Chart reading data:
»»

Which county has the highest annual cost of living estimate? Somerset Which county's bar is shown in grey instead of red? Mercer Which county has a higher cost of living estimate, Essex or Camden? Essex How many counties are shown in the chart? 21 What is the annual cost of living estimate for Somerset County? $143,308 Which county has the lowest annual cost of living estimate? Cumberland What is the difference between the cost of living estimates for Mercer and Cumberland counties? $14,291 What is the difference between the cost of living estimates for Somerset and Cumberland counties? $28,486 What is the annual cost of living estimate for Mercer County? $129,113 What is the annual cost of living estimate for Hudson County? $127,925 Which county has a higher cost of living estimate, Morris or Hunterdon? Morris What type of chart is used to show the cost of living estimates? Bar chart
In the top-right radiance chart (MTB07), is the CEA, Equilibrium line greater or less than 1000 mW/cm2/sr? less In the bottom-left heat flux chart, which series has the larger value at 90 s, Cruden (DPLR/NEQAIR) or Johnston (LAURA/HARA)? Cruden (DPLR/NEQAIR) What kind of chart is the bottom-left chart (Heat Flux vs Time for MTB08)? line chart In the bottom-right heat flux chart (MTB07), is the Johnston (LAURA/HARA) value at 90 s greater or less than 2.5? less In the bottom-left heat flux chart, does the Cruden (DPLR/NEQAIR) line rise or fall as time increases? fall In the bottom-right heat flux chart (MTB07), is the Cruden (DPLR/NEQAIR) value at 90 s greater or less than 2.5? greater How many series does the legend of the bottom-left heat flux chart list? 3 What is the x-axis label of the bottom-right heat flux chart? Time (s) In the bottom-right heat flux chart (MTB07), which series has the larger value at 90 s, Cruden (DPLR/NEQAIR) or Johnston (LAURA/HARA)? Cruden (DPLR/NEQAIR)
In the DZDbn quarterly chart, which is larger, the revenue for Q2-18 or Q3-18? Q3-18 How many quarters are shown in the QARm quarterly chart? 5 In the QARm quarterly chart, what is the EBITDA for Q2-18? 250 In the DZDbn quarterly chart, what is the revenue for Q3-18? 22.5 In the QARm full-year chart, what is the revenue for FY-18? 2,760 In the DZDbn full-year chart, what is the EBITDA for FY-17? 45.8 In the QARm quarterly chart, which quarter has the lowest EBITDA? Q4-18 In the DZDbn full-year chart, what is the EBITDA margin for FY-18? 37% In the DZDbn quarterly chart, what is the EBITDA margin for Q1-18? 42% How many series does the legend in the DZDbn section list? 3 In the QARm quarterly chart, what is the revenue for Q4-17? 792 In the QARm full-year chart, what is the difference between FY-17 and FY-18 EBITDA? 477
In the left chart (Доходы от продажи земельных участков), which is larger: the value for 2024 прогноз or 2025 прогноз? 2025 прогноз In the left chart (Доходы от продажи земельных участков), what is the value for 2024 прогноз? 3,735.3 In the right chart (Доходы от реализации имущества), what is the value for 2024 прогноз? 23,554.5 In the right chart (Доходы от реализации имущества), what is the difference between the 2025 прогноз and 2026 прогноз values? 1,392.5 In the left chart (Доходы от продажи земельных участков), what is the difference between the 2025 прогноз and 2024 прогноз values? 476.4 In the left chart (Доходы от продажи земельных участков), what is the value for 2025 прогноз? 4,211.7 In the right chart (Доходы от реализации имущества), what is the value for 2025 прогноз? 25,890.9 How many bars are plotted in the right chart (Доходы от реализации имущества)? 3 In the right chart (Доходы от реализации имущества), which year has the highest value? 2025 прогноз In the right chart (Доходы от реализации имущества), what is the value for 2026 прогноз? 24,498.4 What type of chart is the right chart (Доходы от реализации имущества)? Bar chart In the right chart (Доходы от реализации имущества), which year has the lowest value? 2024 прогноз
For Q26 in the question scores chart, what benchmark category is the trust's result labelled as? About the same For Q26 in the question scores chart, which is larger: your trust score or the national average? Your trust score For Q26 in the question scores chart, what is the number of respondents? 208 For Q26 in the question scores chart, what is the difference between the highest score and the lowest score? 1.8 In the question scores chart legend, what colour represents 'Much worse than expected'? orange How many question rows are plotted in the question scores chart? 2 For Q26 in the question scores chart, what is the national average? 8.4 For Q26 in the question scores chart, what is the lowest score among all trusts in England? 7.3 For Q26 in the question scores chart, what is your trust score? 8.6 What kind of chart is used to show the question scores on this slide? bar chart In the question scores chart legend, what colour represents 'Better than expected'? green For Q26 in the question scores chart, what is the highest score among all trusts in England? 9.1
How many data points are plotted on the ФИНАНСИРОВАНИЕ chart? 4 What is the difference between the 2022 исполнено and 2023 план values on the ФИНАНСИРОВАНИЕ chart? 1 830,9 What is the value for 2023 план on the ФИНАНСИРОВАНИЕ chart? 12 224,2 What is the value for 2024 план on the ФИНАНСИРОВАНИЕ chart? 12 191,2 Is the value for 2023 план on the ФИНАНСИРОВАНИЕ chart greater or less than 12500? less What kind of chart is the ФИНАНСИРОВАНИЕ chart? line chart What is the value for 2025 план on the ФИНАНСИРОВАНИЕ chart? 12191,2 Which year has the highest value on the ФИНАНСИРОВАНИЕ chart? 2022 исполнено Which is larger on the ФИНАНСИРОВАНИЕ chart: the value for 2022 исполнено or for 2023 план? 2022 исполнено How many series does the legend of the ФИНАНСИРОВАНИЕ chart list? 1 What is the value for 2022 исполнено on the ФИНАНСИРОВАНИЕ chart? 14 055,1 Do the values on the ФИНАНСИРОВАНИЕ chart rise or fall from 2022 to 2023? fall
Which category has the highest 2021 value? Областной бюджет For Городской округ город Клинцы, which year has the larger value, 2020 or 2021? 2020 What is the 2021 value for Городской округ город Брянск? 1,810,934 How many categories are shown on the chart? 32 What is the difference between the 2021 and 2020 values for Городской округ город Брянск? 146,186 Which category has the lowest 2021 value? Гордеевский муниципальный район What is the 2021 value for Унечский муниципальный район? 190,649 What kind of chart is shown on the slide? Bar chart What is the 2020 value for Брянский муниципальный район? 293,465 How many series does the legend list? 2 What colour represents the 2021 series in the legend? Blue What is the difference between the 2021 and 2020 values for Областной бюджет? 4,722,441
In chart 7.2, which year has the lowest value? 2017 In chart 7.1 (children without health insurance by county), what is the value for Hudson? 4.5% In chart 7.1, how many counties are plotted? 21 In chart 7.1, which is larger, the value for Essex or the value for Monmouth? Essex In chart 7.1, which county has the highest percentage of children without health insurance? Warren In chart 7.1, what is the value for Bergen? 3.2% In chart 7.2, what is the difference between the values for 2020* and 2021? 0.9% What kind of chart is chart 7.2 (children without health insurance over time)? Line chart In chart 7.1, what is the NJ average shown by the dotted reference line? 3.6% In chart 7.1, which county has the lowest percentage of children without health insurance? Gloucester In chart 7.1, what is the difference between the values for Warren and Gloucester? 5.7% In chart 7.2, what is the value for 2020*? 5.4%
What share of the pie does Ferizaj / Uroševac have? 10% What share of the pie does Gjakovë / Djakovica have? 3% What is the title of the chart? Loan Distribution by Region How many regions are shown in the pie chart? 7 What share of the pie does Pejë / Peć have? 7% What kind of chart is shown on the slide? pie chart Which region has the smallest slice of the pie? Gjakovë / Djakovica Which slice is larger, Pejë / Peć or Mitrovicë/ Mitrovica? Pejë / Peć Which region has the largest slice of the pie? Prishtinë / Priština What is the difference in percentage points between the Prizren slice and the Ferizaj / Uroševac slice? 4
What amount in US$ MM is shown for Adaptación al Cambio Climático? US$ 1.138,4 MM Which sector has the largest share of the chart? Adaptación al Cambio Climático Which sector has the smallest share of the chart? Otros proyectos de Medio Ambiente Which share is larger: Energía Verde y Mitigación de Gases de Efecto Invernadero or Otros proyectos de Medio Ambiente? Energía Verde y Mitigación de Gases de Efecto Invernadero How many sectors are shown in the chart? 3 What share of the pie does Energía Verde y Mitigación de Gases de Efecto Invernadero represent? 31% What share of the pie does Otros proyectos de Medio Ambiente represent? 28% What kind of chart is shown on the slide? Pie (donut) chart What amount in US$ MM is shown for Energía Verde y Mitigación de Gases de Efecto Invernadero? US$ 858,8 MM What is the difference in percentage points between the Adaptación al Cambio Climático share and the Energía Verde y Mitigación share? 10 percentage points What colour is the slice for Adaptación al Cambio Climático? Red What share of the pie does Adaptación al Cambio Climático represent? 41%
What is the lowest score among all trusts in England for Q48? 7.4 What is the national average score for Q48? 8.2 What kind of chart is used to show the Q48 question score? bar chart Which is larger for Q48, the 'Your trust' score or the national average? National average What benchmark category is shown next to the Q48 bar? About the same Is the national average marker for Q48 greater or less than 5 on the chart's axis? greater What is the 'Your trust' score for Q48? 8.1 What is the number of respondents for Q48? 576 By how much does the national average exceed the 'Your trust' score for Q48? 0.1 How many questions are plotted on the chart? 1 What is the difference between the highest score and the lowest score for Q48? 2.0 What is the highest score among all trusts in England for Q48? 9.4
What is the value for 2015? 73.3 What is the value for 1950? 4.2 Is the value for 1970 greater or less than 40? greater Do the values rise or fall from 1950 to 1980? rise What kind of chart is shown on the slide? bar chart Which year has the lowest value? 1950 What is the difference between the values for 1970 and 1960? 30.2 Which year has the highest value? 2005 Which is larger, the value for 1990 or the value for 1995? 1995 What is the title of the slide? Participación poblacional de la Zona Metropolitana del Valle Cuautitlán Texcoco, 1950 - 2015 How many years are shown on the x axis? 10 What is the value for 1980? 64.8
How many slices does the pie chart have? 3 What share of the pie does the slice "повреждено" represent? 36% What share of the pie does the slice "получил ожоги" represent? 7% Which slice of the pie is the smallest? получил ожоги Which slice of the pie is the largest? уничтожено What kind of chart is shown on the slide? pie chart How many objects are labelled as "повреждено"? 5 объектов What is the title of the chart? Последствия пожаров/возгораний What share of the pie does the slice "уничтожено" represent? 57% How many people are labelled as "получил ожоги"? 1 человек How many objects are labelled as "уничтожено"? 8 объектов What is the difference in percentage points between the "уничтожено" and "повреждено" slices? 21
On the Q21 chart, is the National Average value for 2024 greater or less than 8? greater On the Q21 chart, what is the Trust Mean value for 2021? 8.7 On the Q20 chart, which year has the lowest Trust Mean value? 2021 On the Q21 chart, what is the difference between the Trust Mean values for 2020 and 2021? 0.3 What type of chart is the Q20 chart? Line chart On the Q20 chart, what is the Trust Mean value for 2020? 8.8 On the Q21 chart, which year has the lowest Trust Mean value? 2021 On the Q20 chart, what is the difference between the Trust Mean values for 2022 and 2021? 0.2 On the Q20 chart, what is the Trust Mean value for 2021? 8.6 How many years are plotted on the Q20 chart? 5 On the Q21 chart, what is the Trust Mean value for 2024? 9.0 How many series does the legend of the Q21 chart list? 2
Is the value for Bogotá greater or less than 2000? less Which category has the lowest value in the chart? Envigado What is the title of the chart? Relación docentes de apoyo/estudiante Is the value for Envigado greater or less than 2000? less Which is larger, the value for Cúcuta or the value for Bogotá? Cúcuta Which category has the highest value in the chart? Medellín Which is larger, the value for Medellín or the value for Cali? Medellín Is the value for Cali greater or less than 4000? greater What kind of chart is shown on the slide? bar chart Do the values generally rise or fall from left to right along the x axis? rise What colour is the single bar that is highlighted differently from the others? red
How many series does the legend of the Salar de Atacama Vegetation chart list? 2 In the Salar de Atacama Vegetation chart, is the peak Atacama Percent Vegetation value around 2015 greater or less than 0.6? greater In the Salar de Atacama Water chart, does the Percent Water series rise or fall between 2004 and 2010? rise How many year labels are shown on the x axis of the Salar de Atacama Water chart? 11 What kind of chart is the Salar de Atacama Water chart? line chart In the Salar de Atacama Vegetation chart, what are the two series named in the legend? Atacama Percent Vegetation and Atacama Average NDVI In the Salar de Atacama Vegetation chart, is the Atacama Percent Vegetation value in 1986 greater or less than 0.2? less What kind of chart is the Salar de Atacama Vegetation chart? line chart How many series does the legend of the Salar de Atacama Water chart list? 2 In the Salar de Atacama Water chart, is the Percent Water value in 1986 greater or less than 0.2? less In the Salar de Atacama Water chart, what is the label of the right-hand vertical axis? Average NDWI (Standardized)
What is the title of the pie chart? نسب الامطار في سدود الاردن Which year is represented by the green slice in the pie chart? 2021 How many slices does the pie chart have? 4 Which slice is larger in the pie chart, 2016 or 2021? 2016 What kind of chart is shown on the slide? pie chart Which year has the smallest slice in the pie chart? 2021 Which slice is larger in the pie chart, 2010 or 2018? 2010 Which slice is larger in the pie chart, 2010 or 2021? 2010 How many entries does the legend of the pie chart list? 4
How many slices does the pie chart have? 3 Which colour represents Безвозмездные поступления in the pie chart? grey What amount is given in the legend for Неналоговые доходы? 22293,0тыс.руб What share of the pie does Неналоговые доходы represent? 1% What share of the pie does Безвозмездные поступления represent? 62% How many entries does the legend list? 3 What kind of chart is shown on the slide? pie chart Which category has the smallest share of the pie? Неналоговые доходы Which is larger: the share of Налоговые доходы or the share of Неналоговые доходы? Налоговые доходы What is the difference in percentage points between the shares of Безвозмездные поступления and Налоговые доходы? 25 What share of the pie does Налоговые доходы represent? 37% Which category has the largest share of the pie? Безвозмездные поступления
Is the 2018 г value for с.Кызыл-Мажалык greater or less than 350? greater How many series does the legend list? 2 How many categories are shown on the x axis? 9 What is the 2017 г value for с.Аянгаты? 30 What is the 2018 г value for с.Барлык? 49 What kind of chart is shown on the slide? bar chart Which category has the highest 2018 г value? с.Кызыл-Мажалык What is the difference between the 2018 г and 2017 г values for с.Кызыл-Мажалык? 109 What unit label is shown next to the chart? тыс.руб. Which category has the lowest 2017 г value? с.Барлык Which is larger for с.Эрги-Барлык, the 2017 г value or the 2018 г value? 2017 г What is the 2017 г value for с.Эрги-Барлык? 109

««

Assignment> Find every line in the records above that contains the string "same", with case counting, and copy each such line in full.

Written answer>
For Q26 in the question scores chart, what benchmark category is the trust's result labelled as? About the same For Q26 in the question scores chart, which is larger: your trust score or the national average? Your trust score For Q26 in the question scores chart, what is the number of respondents? 208 For Q26 in the question scores chart, what is the difference between the highest score and the lowest score? 1.8 In the question scores chart legend, what colour represents 'Much worse than expected'? orange How many question rows are plotted in the question scores chart? 2 For Q26 in the question scores chart, what is the national average? 8.4 For Q26 in the question scores chart, what is the lowest score among all trusts in England? 7.3 For Q26 in the question scores chart, what is your trust score? 8.6 What kind of chart is used to show the question scores on this slide? bar chart In the question scores chart legend, what colour represents 'Better than expected'? green For Q26 in the question scores chart, what is the highest score among all trusts in England? 9.1
What is the lowest score among all trusts in England for Q48? 7.4 What is the national average score for Q48? 8.2 What kind of chart is used to show the Q48 question score? bar chart Which is larger for Q48, the 'Your trust' score or the national average? National average What benchmark category is shown next to the Q48 bar? About the same Is the national average marker for Q48 greater or less than 5 on the chart's axis? greater What is the 'Your trust' score for Q48? 8.1 What is the number of respondents for Q48? 576 By how much does the national average exceed the 'Your trust' score for Q48? 0.1 How many questions are plotted on the chart? 1 What is the difference between the highest score and the lowest score for Q48? 2.0 What is the highest score among all trusts in England for Q48? 9.4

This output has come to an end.